[Try it] From the entries below, return every line that includes the word "Fraction".

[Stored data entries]
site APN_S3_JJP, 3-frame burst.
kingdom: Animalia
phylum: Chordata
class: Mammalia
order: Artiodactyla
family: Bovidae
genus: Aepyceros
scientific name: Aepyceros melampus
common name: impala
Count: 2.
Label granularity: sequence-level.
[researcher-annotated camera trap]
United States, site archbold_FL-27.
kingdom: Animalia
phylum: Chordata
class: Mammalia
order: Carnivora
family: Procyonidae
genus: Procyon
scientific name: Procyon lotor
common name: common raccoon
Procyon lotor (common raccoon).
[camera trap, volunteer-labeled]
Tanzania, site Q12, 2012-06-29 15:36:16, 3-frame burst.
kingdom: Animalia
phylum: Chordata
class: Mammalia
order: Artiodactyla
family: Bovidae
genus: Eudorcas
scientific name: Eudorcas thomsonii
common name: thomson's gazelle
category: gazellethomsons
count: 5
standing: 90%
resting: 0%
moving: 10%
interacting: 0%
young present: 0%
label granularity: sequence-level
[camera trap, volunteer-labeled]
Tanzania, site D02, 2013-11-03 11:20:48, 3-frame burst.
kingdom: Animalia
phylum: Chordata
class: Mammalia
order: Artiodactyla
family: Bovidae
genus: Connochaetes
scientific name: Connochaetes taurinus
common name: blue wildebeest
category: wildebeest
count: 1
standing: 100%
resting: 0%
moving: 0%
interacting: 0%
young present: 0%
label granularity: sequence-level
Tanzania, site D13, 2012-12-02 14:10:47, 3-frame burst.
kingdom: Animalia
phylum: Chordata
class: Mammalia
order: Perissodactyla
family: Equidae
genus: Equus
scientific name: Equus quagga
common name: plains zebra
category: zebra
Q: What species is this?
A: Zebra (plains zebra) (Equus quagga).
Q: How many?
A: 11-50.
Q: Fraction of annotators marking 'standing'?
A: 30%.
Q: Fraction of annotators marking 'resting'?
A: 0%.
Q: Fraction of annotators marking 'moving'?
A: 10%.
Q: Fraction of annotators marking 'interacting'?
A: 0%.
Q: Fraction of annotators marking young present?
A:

[Completed exercise]
Q: Fraction of annotators marking 'standing'?
Q: Fraction of annotators marking 'resting'?
Q: Fraction of annotators marking 'moving'?
Q: Fraction of annotators marking 'interacting'?
Q: Fraction of annotators marking young present?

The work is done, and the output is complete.